Light rain fell on the crew of 15 construction workers Saturday who maneuvered the 200-ton house with a hydraulic system and giant sets of wheels that resembled aircraft landing gear.

Passers-by, catching a glimpse of a 6,000-square-foot structure inching across the parking lot, stopped and looked on, often at a loss for words.

Taking a break to sip coffee from the back of a pick-up truck, construction workers snapped pictures and one man even whipped out his video camera.

About 20 local residents braved Saturday’s bleak weather to watch the spectacle.

One elderly gentleman in pink trousers who refused to identify himself asked if the building was lost. He seemed pleased to learn that it was actually going home.

“I hope they’re obeying the speed limit,” he commented, as construction workers began a complicated set of turns to parallel-park the Greek revival next to its new foundation.

Palfrey House will be settled on top of a five-story underground parking garage, which is scheduled to be finished at the end of next year.

At 7 a.m., construction workers and professional movers from Northeast Construction Company arrived on the scene. By 8:30, the house had been eased onto a 50-ton hydraulic system and was making its way north to the cranking of pulleys and the sputtering of tractors.

By 1 p.m., the house was preparing to make a sharp left turn that would leave it facing its new neighbors on Hammond Street.

For Eddy N. Couturier, who founded Northeast Building Movers in 1983, this was a typical day’s work.

Couturier has moved between 1,000 and 1,500 buildings over the course of his career. A recent job involved raising a 400-ton brick building up one floor to make room for a ground-level shopping center.

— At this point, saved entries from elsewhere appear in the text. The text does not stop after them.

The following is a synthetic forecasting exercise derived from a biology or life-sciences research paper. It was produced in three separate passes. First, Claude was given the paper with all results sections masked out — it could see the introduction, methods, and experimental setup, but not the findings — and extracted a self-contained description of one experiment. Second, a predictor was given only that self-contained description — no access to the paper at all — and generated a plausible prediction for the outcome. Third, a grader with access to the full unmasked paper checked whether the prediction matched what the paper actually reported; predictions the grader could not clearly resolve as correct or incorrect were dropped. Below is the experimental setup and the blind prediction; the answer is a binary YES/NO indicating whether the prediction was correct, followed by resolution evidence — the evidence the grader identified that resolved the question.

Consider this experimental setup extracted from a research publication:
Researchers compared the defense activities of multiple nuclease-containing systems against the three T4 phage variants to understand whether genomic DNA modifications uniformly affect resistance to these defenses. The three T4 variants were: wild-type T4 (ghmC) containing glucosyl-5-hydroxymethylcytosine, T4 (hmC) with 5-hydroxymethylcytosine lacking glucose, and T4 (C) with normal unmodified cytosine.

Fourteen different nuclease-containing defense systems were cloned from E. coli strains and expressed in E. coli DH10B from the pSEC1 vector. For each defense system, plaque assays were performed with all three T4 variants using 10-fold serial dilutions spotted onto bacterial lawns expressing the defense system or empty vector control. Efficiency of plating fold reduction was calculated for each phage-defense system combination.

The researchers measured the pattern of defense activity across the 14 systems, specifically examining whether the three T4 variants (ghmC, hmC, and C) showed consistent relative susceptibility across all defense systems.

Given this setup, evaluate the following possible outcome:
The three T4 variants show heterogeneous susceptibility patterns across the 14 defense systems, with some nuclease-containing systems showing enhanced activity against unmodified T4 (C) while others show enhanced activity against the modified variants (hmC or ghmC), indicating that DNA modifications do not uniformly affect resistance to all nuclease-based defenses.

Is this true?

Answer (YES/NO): YES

Couturier, clad in jeans, workboots, and a white hardhat, could be seen underneath Palfrey House directing his team, which skillfully engineered each turn.

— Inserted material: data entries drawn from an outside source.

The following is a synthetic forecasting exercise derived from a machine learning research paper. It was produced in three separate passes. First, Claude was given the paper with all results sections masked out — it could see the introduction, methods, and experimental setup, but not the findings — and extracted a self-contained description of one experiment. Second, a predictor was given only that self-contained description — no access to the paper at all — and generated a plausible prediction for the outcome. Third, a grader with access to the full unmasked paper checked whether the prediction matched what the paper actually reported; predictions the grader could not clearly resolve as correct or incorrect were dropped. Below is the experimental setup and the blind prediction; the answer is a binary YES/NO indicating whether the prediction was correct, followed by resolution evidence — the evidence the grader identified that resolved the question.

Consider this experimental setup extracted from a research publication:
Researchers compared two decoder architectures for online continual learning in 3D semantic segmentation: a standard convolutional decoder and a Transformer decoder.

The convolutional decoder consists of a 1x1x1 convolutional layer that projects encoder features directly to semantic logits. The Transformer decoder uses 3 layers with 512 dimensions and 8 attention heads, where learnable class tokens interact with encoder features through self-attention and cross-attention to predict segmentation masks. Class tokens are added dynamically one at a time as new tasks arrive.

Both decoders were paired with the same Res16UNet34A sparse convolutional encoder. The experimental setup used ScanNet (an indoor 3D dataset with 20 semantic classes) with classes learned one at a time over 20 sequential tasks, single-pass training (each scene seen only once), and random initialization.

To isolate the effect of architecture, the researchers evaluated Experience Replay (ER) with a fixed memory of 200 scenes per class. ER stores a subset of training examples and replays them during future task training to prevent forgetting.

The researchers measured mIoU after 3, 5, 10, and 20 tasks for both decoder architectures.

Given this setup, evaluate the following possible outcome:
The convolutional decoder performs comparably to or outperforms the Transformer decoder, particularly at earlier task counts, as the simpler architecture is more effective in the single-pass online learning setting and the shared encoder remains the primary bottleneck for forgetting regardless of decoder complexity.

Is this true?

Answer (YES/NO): NO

Site manager Steve Masiello, who stepped back to survey the house as it inched across the parking lot, said this job was relatively simple, as the house was in good repair. Only its chimney needed to be supported during the move.

Guiding the house down a massive ramp which dropped five feet was a more serious concern.

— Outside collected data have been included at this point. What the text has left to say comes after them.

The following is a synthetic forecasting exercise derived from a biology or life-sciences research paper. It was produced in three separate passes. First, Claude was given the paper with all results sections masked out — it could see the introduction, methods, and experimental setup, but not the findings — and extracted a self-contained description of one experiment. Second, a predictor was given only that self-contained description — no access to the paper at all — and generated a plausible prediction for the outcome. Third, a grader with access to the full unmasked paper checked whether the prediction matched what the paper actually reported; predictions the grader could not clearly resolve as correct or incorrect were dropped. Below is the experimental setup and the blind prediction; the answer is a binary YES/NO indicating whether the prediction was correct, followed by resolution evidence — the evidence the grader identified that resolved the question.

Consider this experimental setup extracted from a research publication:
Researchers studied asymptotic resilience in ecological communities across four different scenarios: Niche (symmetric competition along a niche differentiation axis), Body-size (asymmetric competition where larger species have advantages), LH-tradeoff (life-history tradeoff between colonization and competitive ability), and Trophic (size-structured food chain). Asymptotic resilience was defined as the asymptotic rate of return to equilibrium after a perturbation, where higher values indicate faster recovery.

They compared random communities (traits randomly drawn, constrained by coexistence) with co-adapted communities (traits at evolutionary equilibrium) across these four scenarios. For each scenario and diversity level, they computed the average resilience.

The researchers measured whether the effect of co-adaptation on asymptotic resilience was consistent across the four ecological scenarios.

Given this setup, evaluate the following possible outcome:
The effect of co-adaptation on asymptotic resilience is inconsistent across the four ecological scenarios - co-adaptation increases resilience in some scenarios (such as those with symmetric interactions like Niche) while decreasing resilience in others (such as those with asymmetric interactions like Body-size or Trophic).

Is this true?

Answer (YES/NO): NO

“We’re not only guided by experience, but also gut instinct,” said construction Project Manager Chris Semlies.

Residents watched the show unfold with a mixture of suspense and satisfaction.

Richard Silver, who has lived on Hammond Street for 25 years, said he is pleased that Palfrey House is finally settling down.

He anticipates a return to normal life, without the “noise, dust and construction” of the underground parking garage that has made his house vibrate off-and-on for over a year.

Lea Professor of Medieval History Thomas N. Bisson and his wife Carroll Bisson, a Lamont librarian, viewed Palfrey House from behind a metal fence. The couple has lived opposite the house for the last 17 years.

The Bissons said they were glad to see that it would remain a part of historic Cambridge.

Sean G. Palfrey Sr. and his wife Judith Palfrey, co-masters of Adams House, were offered a closer look at the move because Sean Palfrey’s great-great-grandfather built the house in 1831 as part of his 12-acre Hazlewood Estate. John G. Palfrey II was the first dean of Harvard Divinity School as well as a historian, U.S. Representative and influential abolitionist.

“I’d like to see Palfrey House a part of the community, with the streets that are a part of the family,” said Palfrey, whose birth name is in fact John Palfrey VI, noting that Hammond (the street to which the house was moved) was his great-great grandmother’s maiden name.

According to Alex Speier, a University spokesperson, Palfrey House will be restored and renovated for use by the Faculty of Arts and Sciences in conjunction with the Cambridge Historical Commission.

Palfrey joked that he’d like to see the refurbished building annexed to Adams House.